Averting A Major Catastrophe: Military Connection


By Debbie Gregory.

French President Francois Hollande awarded the Legion d’Honneur to four men who put their personal safety aside to overpower a gunman on a train in France.

Americans Spencer Stone, Alek Skarlatos, and Anthony Sadler, and Briton Chris Norman heroically attacked the suspect aboard the high-speed Thylas train, traveling from Amsterdam to Paris last week. “By their courage, they saved lives,” Hollande said. “They gave us an example of what is possible to do in these kinds of situations.”

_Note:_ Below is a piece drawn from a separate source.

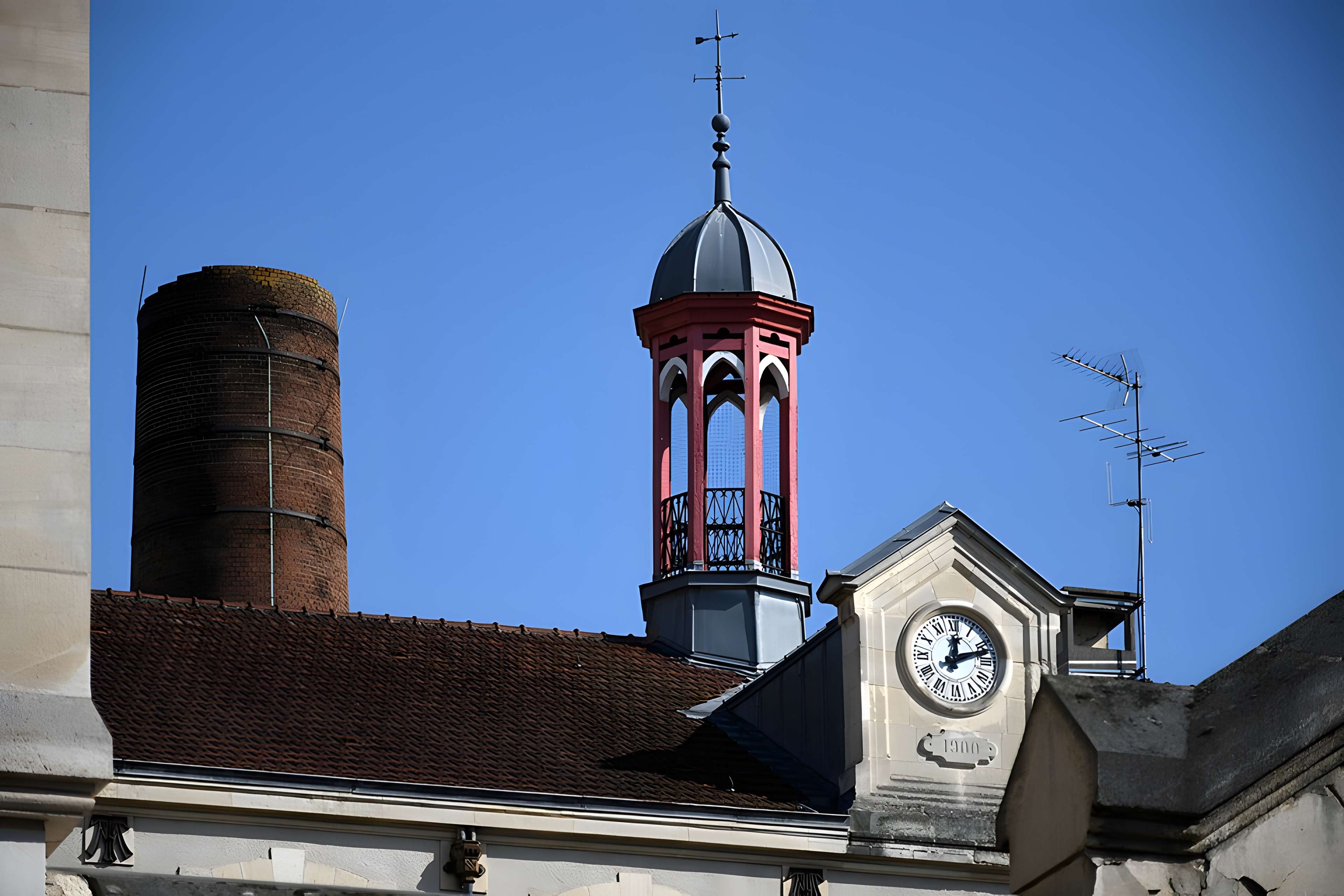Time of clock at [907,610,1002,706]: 12:11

Hollande expressed his gratitude for their bravery, as well as that of the 28-year-old French professor who was the first to tackle the gunman but did “not want his name to be made public.” Hollande said he would award the medal to Mark Moogalian, the American-born French academic who is still in a hospital as soon as possible.

Moogalian, who was travelling with his wife, was suspicious of the suspect because he entered the toilet with his suitcase and stayed inside a long time. When the suspect came out, Moogalian saw that he had a weapon and tried to remove it. He was shot in the neck with a Luger.

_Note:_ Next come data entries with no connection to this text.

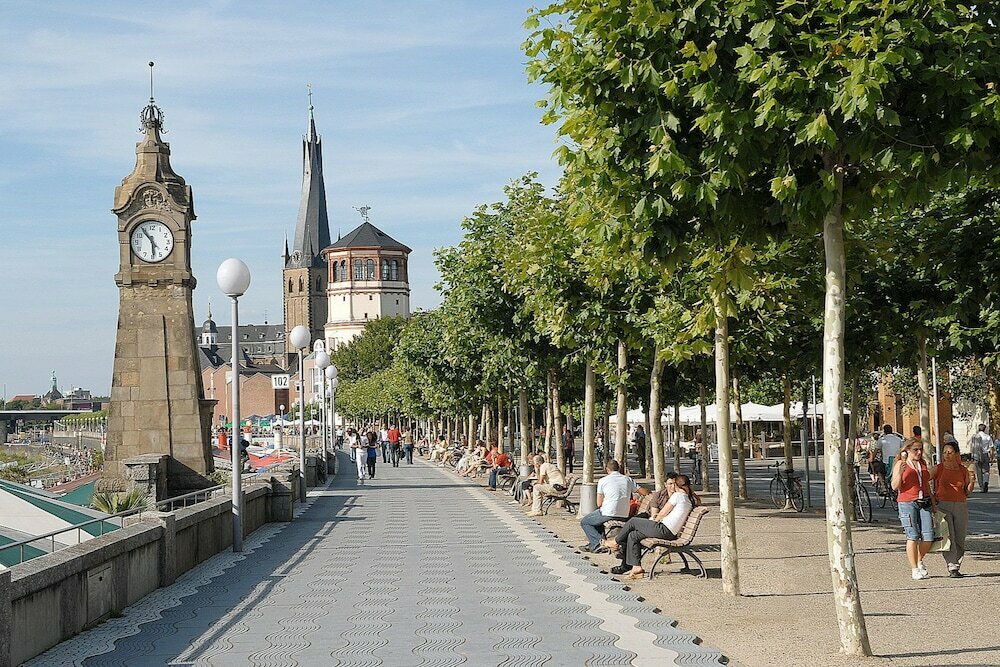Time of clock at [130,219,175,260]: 5:54
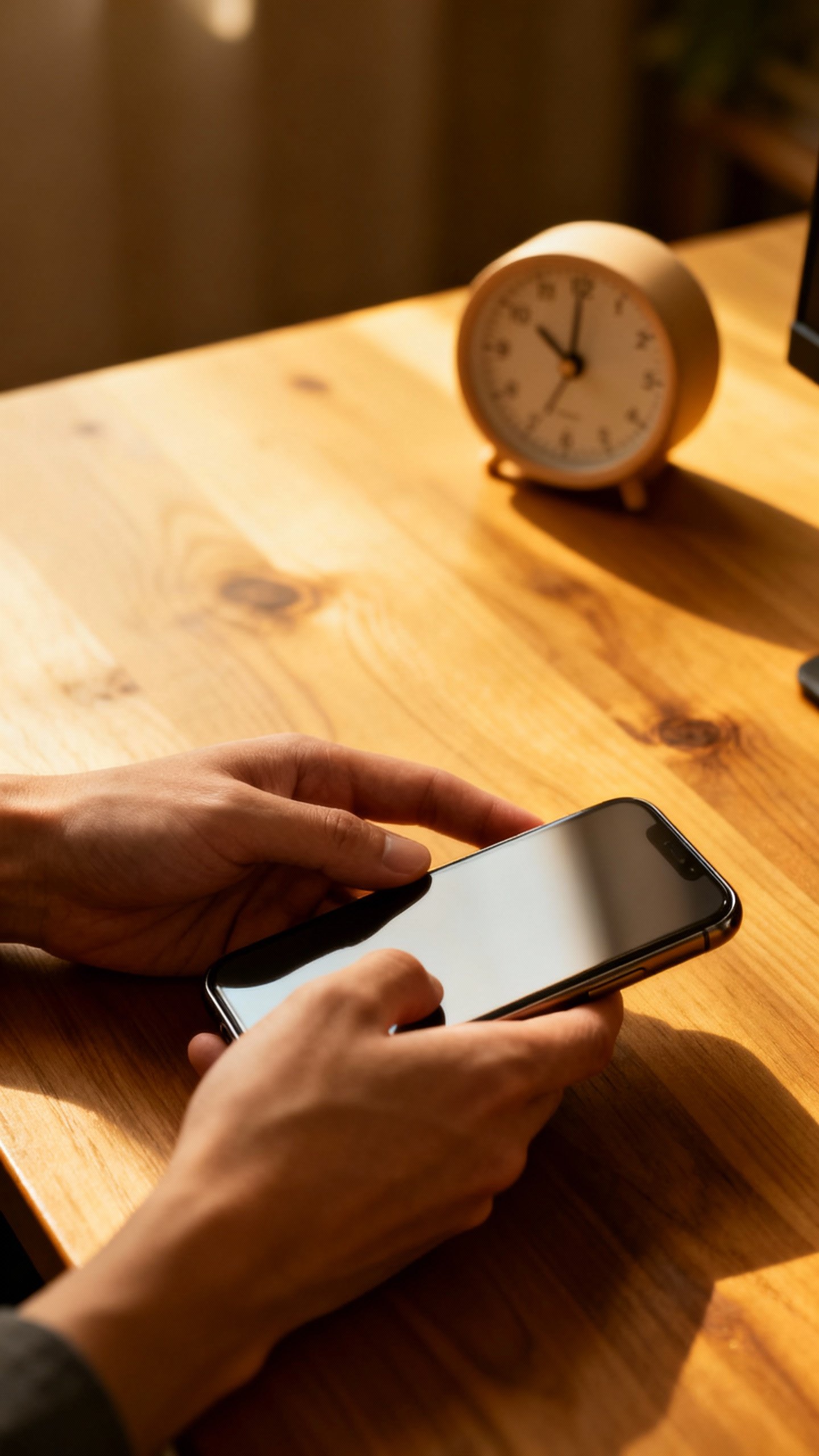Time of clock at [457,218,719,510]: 10:00
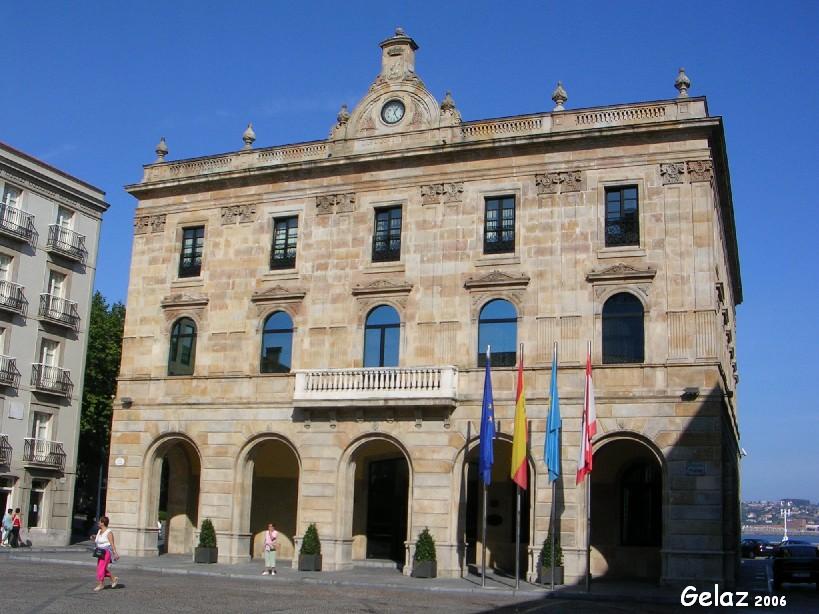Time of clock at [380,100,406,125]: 5:05
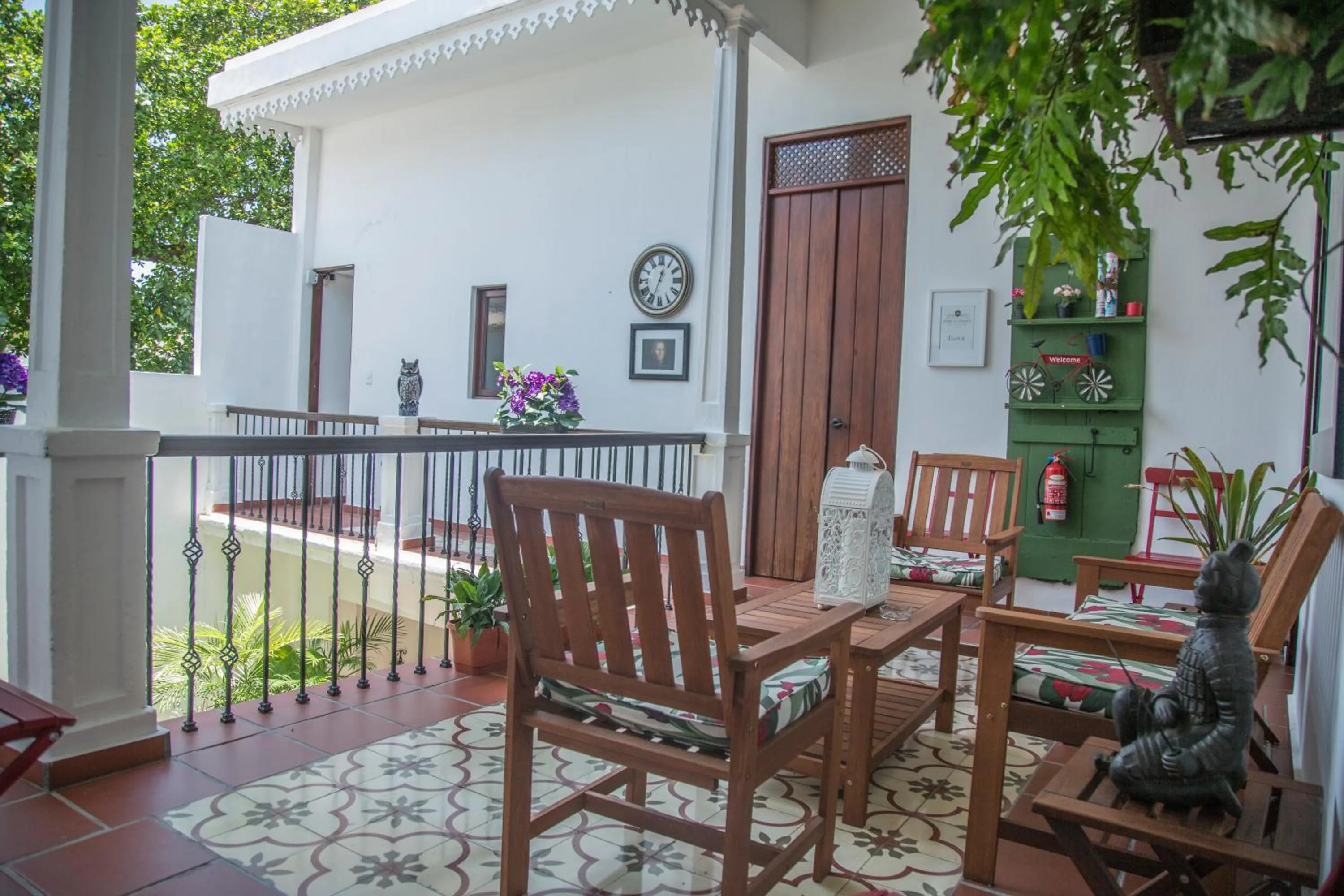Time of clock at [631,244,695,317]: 12:33
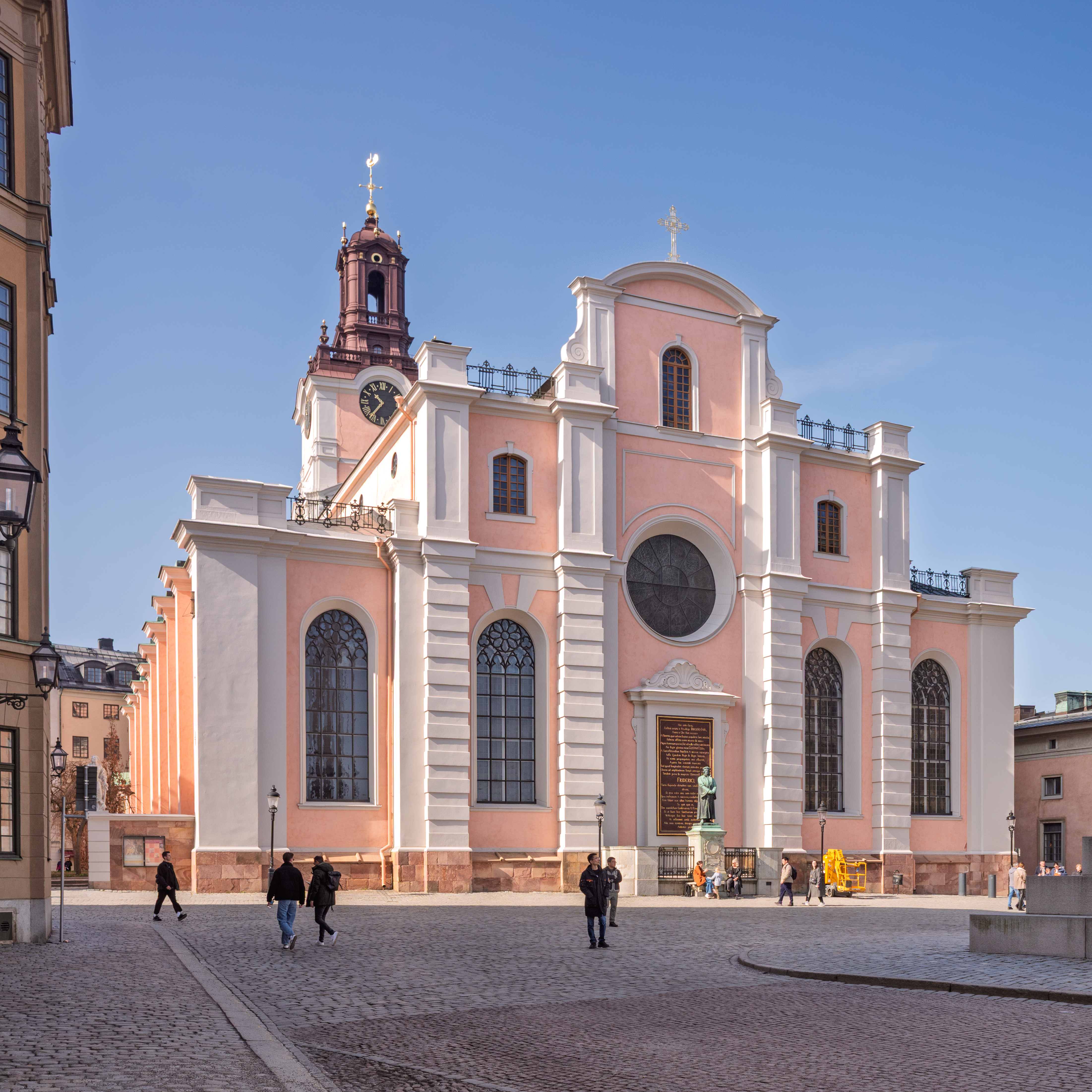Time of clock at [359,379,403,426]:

“He seemed like he was ready to fight to the end. So were we,” said Spencer Stone.

They punched the suspect, choked him and hit him with his own weapons. They finally restrained him before the train pulled up in Arras in northern France.

Although he was badly cut in the struggle, Stone was able to apply pressure to Moogalian’s neck to control the bleeding.

The alleged gunman, identified as Moroccan national Ayoub El Khazzani, carried an AK-47 assault weapon, in addition to the Luger, ammo, and a box cutter.

Sadler, Stone and Skarlatos reportedly met in middle school in California and planned on spending the summer sightseeing together. It was Sadler’s first trip to Europe, and National Guardsman Skarlatos was on a month-long break after serving in Afghanistan. Stone is an Air Force serviceman.

“We are here to honor four men who, thanks to their bravery, managed to save lives,” Hollande said at the ceremony. “They showed what could be done in terrible circumstances. You put your lives at risk in order to defend freedom.” Hollande continued. “You behaved like soldiers but also as men, responsible men.”